Êtes-vous C-TPAT, PEP, SAFE ou OEA (opérateur économique agréé)?

Dans le Web, quelle est la différence entre les affaires internationales et les affaires locales?

Avec la proportion de nouveaux résidents nés dans un autre pays,  ce n’est certes pas la langue et la culture du client.   Il devient tout aussi utile de les connaître pour prospérer dans certains quartiers localement.

La principale différence réside dans le fait que les produits physiques doivent franchir des frontières; ce qui signifie que les entreprises doivent composer avec le cadre législatif de chaque pays concerné.

Qu’est-ce que le C-TPAT?

Conséquence des attentats du 11 septembre 2001 à NY, le gouvernement américain a initié une croisade sans précédent contre le terrorisme international.  En fonction depuis 2002, le programme C-TPAT (Customs-Trade Partnership Against Terrorism) a pour objet la sécurité des produits acheminés aux États-Unis.

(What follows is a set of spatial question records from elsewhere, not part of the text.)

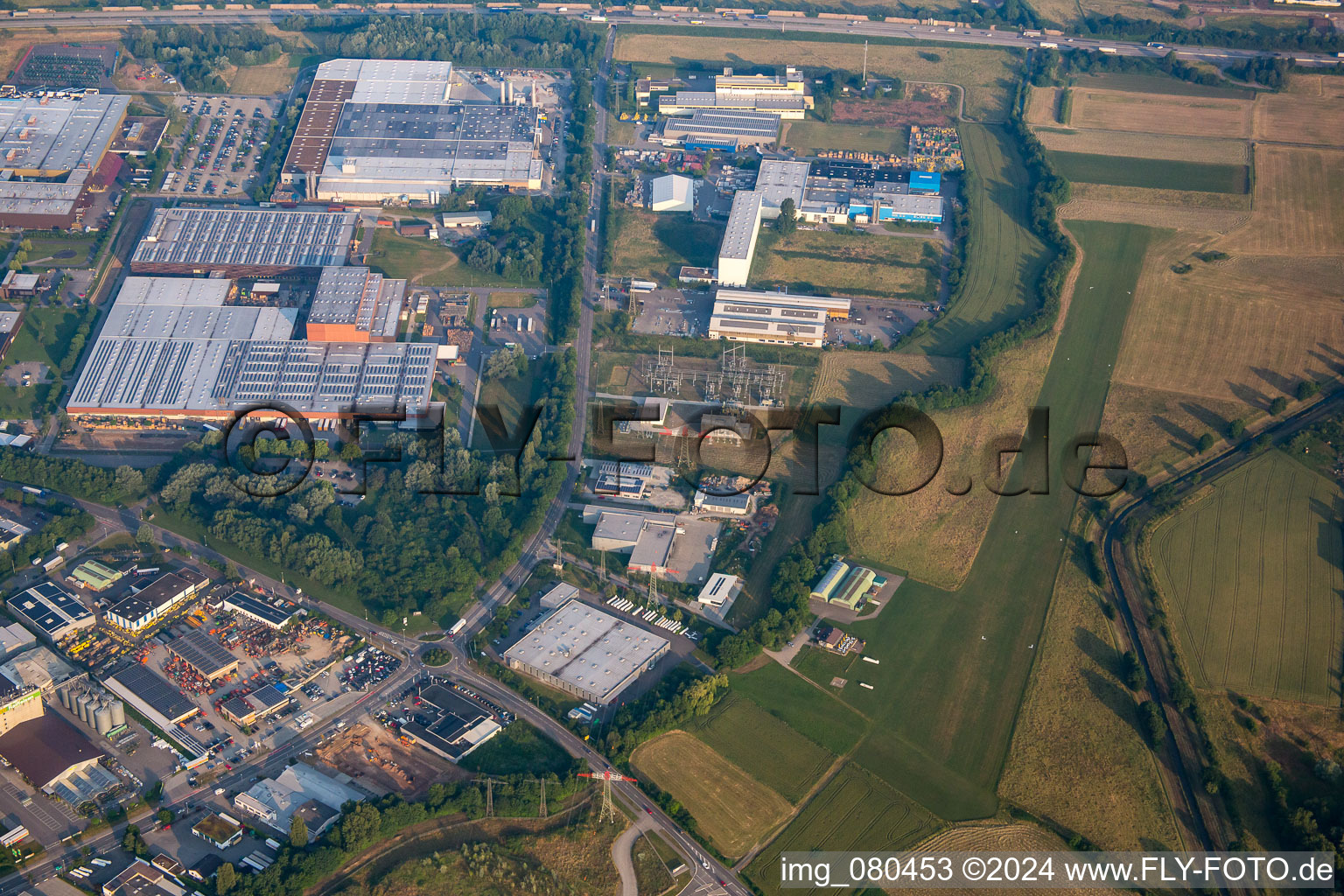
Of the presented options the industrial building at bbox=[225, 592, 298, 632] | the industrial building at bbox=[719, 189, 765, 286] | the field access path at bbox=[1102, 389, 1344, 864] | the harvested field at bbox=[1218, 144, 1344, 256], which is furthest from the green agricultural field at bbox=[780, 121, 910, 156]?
the industrial building at bbox=[225, 592, 298, 632]

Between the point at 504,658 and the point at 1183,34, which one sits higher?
the point at 1183,34

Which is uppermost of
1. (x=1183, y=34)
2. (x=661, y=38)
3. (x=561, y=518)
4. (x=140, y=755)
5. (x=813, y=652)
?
(x=1183, y=34)

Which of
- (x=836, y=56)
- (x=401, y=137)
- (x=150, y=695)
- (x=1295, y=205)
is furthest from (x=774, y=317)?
(x=836, y=56)

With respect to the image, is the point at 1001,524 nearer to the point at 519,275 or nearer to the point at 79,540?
the point at 519,275

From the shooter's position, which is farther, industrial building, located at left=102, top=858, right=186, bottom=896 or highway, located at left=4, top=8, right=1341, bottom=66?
highway, located at left=4, top=8, right=1341, bottom=66

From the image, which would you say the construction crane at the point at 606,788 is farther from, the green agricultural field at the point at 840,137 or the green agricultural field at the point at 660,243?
the green agricultural field at the point at 840,137

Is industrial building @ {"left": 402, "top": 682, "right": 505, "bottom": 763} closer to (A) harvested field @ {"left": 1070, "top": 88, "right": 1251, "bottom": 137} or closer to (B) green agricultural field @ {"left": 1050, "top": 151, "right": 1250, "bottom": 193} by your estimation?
(B) green agricultural field @ {"left": 1050, "top": 151, "right": 1250, "bottom": 193}

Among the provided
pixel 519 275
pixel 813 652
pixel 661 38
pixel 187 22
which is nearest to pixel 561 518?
pixel 813 652
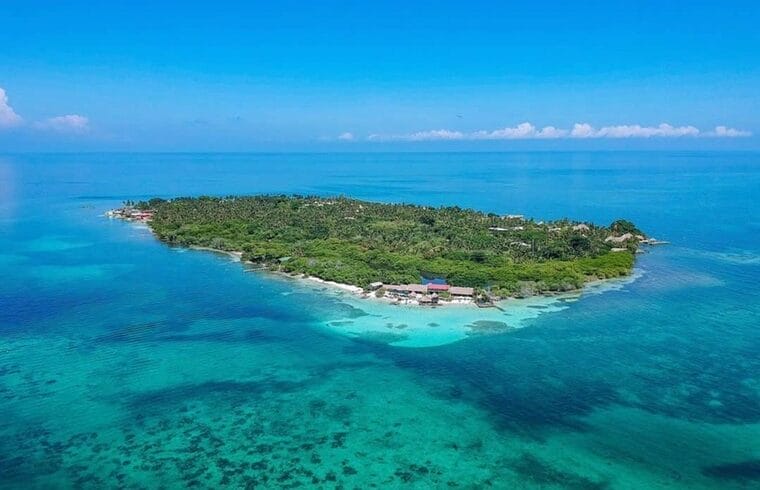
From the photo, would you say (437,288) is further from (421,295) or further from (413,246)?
(413,246)

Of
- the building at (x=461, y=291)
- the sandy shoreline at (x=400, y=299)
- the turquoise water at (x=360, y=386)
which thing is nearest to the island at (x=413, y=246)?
the building at (x=461, y=291)

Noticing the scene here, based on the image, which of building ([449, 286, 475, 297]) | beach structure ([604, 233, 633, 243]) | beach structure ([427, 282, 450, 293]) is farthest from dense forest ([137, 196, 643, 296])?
beach structure ([427, 282, 450, 293])

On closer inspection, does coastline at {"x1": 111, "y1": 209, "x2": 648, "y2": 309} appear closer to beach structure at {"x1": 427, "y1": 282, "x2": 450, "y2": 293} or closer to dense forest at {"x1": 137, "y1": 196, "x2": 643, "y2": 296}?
dense forest at {"x1": 137, "y1": 196, "x2": 643, "y2": 296}

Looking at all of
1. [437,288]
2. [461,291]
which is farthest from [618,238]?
[437,288]

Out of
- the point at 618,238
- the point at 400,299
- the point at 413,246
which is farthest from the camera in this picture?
the point at 618,238

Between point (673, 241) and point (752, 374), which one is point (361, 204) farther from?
point (752, 374)

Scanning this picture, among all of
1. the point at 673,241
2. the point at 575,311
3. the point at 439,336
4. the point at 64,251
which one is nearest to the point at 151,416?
the point at 439,336
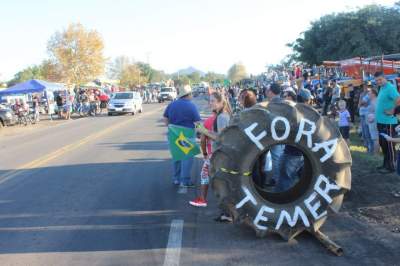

Ce programme a contribué au déploiement d’une nouvelle culture d’intégrité et de « traçabilité » des composantes des chaînes d’approvisionnement à l’échelle internationale.

Pour devenir membre C-TPAT, chaque entreprise participante volontaire doit d’abord conduire un diagnostic de ses processus de sécurité existants pour toutes les installations qu’il a sous son contrôle et les actualiser en fonction des critères définis dans le programme.   Le diagnostic doit couvrir les aspects suivants :

  • Sécurité des équipements de transport;
  • Sécurité physique;
  • Contrôle des accès ;
  • Sécurité du personnel ;
  • Formation et sensibilisation du personnel ;
  • Sécurité des processus logistique et documentaire;
  • Sécurité des systèmes d’information ;
  • Sécurité des partenaires d’affaires.

L’accréditation au programme C-TPAT est accordée par les autorités douanières américaines (CBP Customs Border Protection) à une entreprise dont le profil de sécurité est jugé conformes aux plus récents critères en vigueur.  Les processus de sécurité doivent être documentés, appliqués, gérés et actualisés au besoin.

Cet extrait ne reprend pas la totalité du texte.